The act’s implementation saw bank accounts of some convoy supporters frozen and that has led some to fear challenging governments on policies, the two said.

“(There is) a widespread fear that donating to causes that advocate for fundamental freedoms and civil liberties, and challenge government overreach, will result in the freezing of bank accounts and seizing of assets,” they wrote.

John Carpay, president of the Justice Centre for Constitutional Freedoms (JCCF), concurred that the federal government’s actions against Freedom Convoy supporters are disquieting.

“There were people who were imprisoned or had their bank accounts frozen. It does send a message to all Canadians that it might not be as safe for them to exercise their charter rights and freedoms. It is very sad,” said Carpay.

The JCCF and the CCF are just two of the organizations mounting legal challenges against the federal government for employing these never-used emergency powers to stifle voices opposed to the government.
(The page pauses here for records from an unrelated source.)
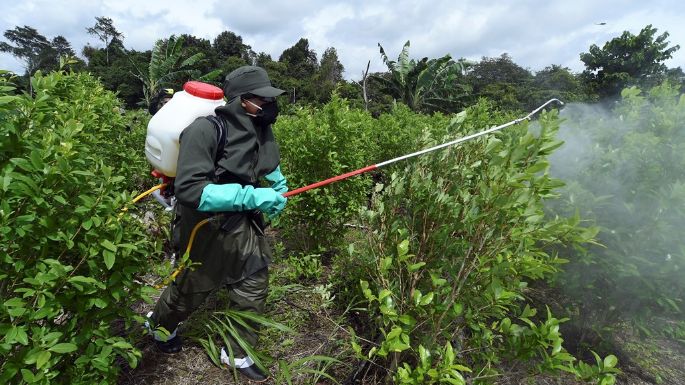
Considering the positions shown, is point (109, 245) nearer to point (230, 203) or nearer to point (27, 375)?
point (27, 375)

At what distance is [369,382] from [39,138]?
6.03 ft

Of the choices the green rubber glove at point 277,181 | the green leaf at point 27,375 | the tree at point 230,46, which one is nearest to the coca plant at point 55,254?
the green leaf at point 27,375

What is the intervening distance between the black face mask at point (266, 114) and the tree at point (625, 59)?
22200mm

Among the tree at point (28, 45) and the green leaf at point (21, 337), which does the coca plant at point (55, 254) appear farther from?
the tree at point (28, 45)

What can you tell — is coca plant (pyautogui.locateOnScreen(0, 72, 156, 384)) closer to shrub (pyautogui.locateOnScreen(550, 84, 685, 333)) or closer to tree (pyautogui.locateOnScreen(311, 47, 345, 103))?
shrub (pyautogui.locateOnScreen(550, 84, 685, 333))

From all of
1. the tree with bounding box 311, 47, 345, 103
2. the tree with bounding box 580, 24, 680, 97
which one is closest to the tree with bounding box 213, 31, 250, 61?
the tree with bounding box 311, 47, 345, 103

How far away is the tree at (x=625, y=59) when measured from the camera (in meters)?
20.8

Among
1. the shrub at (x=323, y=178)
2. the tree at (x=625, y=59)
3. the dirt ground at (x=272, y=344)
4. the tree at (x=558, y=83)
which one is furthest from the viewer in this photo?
the tree at (x=558, y=83)

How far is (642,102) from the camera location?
108 inches

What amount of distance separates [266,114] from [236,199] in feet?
1.82

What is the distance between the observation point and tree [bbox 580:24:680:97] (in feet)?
68.2

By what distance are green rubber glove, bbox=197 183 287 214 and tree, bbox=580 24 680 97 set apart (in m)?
22.4

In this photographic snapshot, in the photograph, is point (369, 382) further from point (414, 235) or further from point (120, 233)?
point (120, 233)

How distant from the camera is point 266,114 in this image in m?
2.31
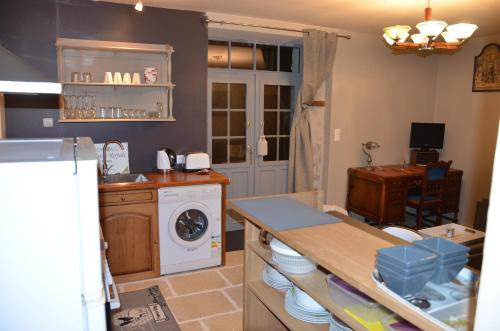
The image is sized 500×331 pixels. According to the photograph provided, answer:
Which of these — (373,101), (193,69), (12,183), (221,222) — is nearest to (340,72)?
(373,101)

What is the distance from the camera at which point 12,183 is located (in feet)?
3.28

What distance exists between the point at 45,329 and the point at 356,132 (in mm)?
4560

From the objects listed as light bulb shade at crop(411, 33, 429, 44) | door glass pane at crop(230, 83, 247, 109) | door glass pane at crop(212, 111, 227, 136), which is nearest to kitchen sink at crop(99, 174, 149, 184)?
door glass pane at crop(212, 111, 227, 136)

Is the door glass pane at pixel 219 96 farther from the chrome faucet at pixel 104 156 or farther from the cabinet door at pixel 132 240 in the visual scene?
the cabinet door at pixel 132 240

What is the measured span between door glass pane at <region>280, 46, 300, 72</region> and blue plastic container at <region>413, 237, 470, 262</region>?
391cm

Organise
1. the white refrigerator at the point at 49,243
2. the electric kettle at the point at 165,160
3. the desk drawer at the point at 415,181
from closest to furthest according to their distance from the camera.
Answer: the white refrigerator at the point at 49,243 → the electric kettle at the point at 165,160 → the desk drawer at the point at 415,181

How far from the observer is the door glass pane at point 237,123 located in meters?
4.71

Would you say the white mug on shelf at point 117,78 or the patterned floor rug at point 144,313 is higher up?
the white mug on shelf at point 117,78

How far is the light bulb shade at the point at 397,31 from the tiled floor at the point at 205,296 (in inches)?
94.4

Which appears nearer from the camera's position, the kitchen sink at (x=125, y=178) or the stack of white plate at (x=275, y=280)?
the stack of white plate at (x=275, y=280)

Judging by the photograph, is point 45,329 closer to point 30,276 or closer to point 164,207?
point 30,276

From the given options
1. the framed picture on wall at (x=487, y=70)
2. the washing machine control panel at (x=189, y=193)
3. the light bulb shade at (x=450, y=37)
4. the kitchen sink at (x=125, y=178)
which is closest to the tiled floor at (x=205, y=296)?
the washing machine control panel at (x=189, y=193)

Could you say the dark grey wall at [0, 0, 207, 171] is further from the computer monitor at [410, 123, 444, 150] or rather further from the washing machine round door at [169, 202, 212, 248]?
the computer monitor at [410, 123, 444, 150]

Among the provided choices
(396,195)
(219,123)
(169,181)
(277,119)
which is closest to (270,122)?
(277,119)
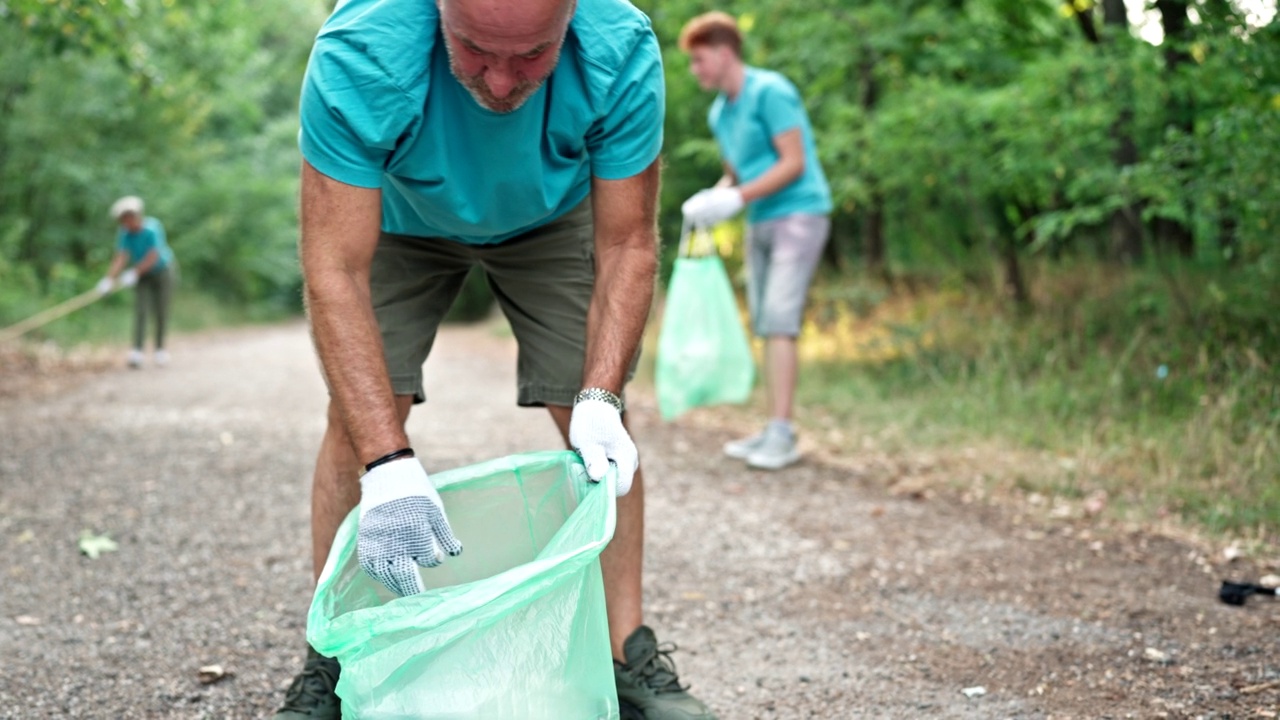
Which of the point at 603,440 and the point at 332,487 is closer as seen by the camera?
the point at 603,440

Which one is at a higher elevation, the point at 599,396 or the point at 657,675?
Result: the point at 599,396

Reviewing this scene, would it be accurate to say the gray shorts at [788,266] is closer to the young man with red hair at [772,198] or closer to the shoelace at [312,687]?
the young man with red hair at [772,198]

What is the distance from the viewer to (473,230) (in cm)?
223

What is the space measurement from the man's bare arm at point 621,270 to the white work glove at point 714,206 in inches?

While individual Canadians may be experiencing the anxieties and fear alluded to by Baron, Van Geyn and Carpay, Canadian charities — and specifically pro-life groups — may have more to fear.

Nicole Scheidl, executive director for Canadian Physicians for Life (CPL), said the current federal government has a specific approach in handling entities with divergent ideas.

“They consider groups they disagree with as unacceptable, misinformation or fake news,” said Scheidl. “And they do not feel compelled to bring the issue out into the public square. … They don’t even want to dialogue and engage in a real way. Theirs is just this kind of authoritarian, ‘I don’t like what you’re saying, so I’m going to squash you.’ ”

There is evidence to suggest Scheidl is correct. In early March, the Canadian Centre for Christian Charities (CCCC), the largest Christian charitable association in the country, penned a letter expressing concerns about a proposed legislative amendment to the Income Tax Act. Trudeau’s Dec. 16 mandate letters for Minister of Finance Chrystia Freeland and Minister for Women and Gender Equality and Youth Marci Ien directed them to “make anti-abortion organizations that provide dishonest counselling to pregnant women about their rights and options ineligible for charitable status.”

The seven signatories of the CCCC’s March 7 correspondence included Canadian Conference of Catholic Bishops president Bishop Raymond Poisson. The letter stated the CCCC found Trudeau’s letters “troubling because of their vague assertions and unproven assumptions of dishonesty toward a specific subset of charities.”

Poisson and his colleagues “believe it is vital for the government to clearly define the terms, scope and potential applications of this initiative, and to consider the long-term impact on the entire charitable sector before taking any type of punitive action against a targeted group of registered charities through legislative change.”

The financial seizure powers contained in the Emergencies Act and the proposed changes to the Income Tax Act are the latest salvos in a long-term financial showdown between the federal government and pro-life organizations. It was early in this government’s mandate that it targeted pro-life organizations through the Canada Summer Jobs program. To access the government funding for student summer jobs, organizations had to commit to a woman’s “right” to abortion, though no such right exists in Canadian law. It saw hundreds of charitable organizations that refused to agree to the government’s attestation barred from receiving funding.

Toronto Right to Life (TRTL) in 2018 refused to comply with and launched a court challenge against the government. In 2019, despite this controversial attestation being removed, it again was denied funding.

On Oct. 22, 2021, a federal judge ruled that it was “reasonable” for the federal government to expect CSJ funding recipients to support abortion rights. Blaise Alleyne, TRTL’s vice-president, told The Catholic Register an appeal was filed in late November.

Alleyne said the level of discrimination against pro-lifers is intensifying each year, but that has been met with a continued resolve to practise and defend Canada’s Charter of Rights and Freedoms.

“Our view is that we need to defend our own rights in order to continue being a voice for pre-born children. The discrimination we experience from our government is nothing compared to the violence of abortion,” he said. “We need to be focused and motivated to remain strong through whatever challenges we face.” 

“The more positive things you are doing to create a positive impact on someone’s life in a positive way kind of defangs the arguments the government can use against you,” said Scheidl. “You’re less open to criticism if you are doing your job really well.”